Conclusions et recommandations
En matière d’égalité et de diversité dans les programmes sportif, le CSA recommande :
- La fixation d’objectifs quantitatifs concrets quant aux trois points d’attention repris à l’article 34 du Contrat de gestion. La formulation consistant à « accorder une attention particulière» ne constitue qu’un incitant trop faible. Les objectifs gagneraient à être différenciés par points d’attention. Ils pourraient également comprendre une part essentielle de concrétisation en linéaire afin de maximiser l’impact positif sur les mentalités et sur les habitudes de consommation. En effet, la qualité de la représentation des femmes dans les programmes sportifs constitue un enjeu fondamental : plus de journalistes, de chroniqueuses et de sportives doivent contribuer à « dégenrer » une thématique dans laquelle les intervenants sont trop systématiquement masculins. Le CSA relève la faiblesse des progrès statistiques accomplis ces dernières années par la RTBF en la matière.
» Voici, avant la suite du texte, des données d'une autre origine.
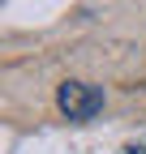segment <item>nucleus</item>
I'll return each mask as SVG.
<instances>
[{"instance_id": "1", "label": "nucleus", "mask_w": 146, "mask_h": 154, "mask_svg": "<svg viewBox=\"0 0 146 154\" xmlns=\"http://www.w3.org/2000/svg\"><path fill=\"white\" fill-rule=\"evenodd\" d=\"M56 107L69 116V120H95V116L103 111V90L90 86V82H60Z\"/></svg>"}, {"instance_id": "2", "label": "nucleus", "mask_w": 146, "mask_h": 154, "mask_svg": "<svg viewBox=\"0 0 146 154\" xmlns=\"http://www.w3.org/2000/svg\"><path fill=\"white\" fill-rule=\"evenodd\" d=\"M129 154H146V141H142V146H129Z\"/></svg>"}]
</instances>
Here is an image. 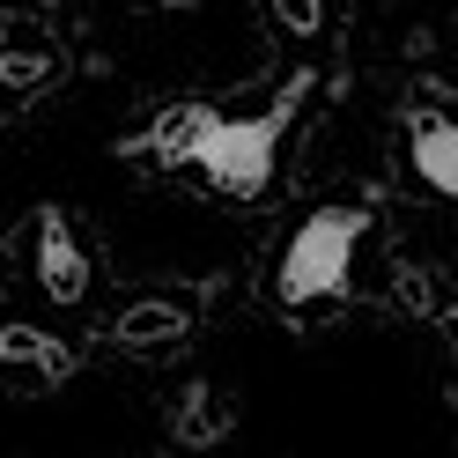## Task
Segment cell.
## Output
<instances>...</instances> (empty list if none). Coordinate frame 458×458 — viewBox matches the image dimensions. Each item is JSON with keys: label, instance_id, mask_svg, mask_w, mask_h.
Masks as SVG:
<instances>
[{"label": "cell", "instance_id": "4", "mask_svg": "<svg viewBox=\"0 0 458 458\" xmlns=\"http://www.w3.org/2000/svg\"><path fill=\"white\" fill-rule=\"evenodd\" d=\"M185 333H192V303H178V296H133L111 318L119 348H163V340H185Z\"/></svg>", "mask_w": 458, "mask_h": 458}, {"label": "cell", "instance_id": "6", "mask_svg": "<svg viewBox=\"0 0 458 458\" xmlns=\"http://www.w3.org/2000/svg\"><path fill=\"white\" fill-rule=\"evenodd\" d=\"M0 355H8V377H22V385H60L74 369V355L38 326H0Z\"/></svg>", "mask_w": 458, "mask_h": 458}, {"label": "cell", "instance_id": "8", "mask_svg": "<svg viewBox=\"0 0 458 458\" xmlns=\"http://www.w3.org/2000/svg\"><path fill=\"white\" fill-rule=\"evenodd\" d=\"M45 74H52V60H45V45H30V38H15V22H8V60H0V81H8V89H38Z\"/></svg>", "mask_w": 458, "mask_h": 458}, {"label": "cell", "instance_id": "1", "mask_svg": "<svg viewBox=\"0 0 458 458\" xmlns=\"http://www.w3.org/2000/svg\"><path fill=\"white\" fill-rule=\"evenodd\" d=\"M310 97V74H289L281 81V97L259 111V119H229V111H208V104H178L163 111L156 133L140 140L156 163L170 170H199L215 192L229 199H267L274 178H281V140H289L296 111Z\"/></svg>", "mask_w": 458, "mask_h": 458}, {"label": "cell", "instance_id": "9", "mask_svg": "<svg viewBox=\"0 0 458 458\" xmlns=\"http://www.w3.org/2000/svg\"><path fill=\"white\" fill-rule=\"evenodd\" d=\"M318 15H326V0H281V22L289 30H318Z\"/></svg>", "mask_w": 458, "mask_h": 458}, {"label": "cell", "instance_id": "3", "mask_svg": "<svg viewBox=\"0 0 458 458\" xmlns=\"http://www.w3.org/2000/svg\"><path fill=\"white\" fill-rule=\"evenodd\" d=\"M89 251H81V237L67 229V215L60 208H38V289L52 296V303H81L89 296Z\"/></svg>", "mask_w": 458, "mask_h": 458}, {"label": "cell", "instance_id": "7", "mask_svg": "<svg viewBox=\"0 0 458 458\" xmlns=\"http://www.w3.org/2000/svg\"><path fill=\"white\" fill-rule=\"evenodd\" d=\"M229 428H237V414H229V399L215 392V385H192L185 399H178V414H170V444H222Z\"/></svg>", "mask_w": 458, "mask_h": 458}, {"label": "cell", "instance_id": "5", "mask_svg": "<svg viewBox=\"0 0 458 458\" xmlns=\"http://www.w3.org/2000/svg\"><path fill=\"white\" fill-rule=\"evenodd\" d=\"M407 156H414V178L437 199H458V119H414Z\"/></svg>", "mask_w": 458, "mask_h": 458}, {"label": "cell", "instance_id": "2", "mask_svg": "<svg viewBox=\"0 0 458 458\" xmlns=\"http://www.w3.org/2000/svg\"><path fill=\"white\" fill-rule=\"evenodd\" d=\"M369 237V215L362 208H310L289 244H281V267H274V296L303 310V303H333L355 274V251Z\"/></svg>", "mask_w": 458, "mask_h": 458}]
</instances>
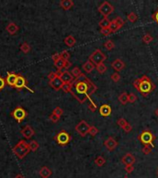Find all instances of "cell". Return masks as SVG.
Segmentation results:
<instances>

- Outre un volet quantitatif plus précis, le CSA recommande que le Contrat de gestion prévoie un volet promotionnel afin que les disciplines relevant des trois points d’attention gagnent en visibilité, en particulier les sports pratiqués par des femmes et par des personnes en situation de handicap. À l’étranger, des campagnes sont mises en place, par exemple à l’occasion des Jeux Olympiques, des Paralympiques, ou de certaines compétitions internationales de sport féminin. Ces campagnes sont menées en partenariat avec les pouvoirs publics et ont pour objectif de valoriser les initiatives prises par les médias afin de mettre à l’honneur les sports moins populaires.
- Le CSA recommande la rétrocession, par la RTBF, des droits relatifs à des compétitions de sports féminins ou de handisports, dont elle serait détentrice mais qu’elle ne compterait pas diffuser. L’objectif étant de ne pas limiter la visibilité de ces disciplines aux impératifs programmatiques d’un seul éditeur mais de permettre à d’autres, qui en feraient la demande, d’acquérir l’une ou l’autre retransmission, au conditions générales du marché, et de contribuer dès lors à l’objectif d’intérêt général porté par l’article 34. Dans le même ordre d’idée, il conviendrait que la RTBF facilite au maximum la circulation d’images de ces compétitions dans une logique de droit à l’information.
- Concernant plus spécifiquement la diffusion de handisports, le CSA recommande que la RTBF puisse adopter un angle pédagogique, qui permette aux téléspectateurs de se familiariser avec les mécanismes de jeu de disciplines dont les règles restent très peu connues du grand public.
- Enfin, de manière générale, le CSA considère qu’il convient de sortir d’une logique éditoriale qui associe systématiquement performance et visibilité. En effet, la médiatisation peut également appeler la performance.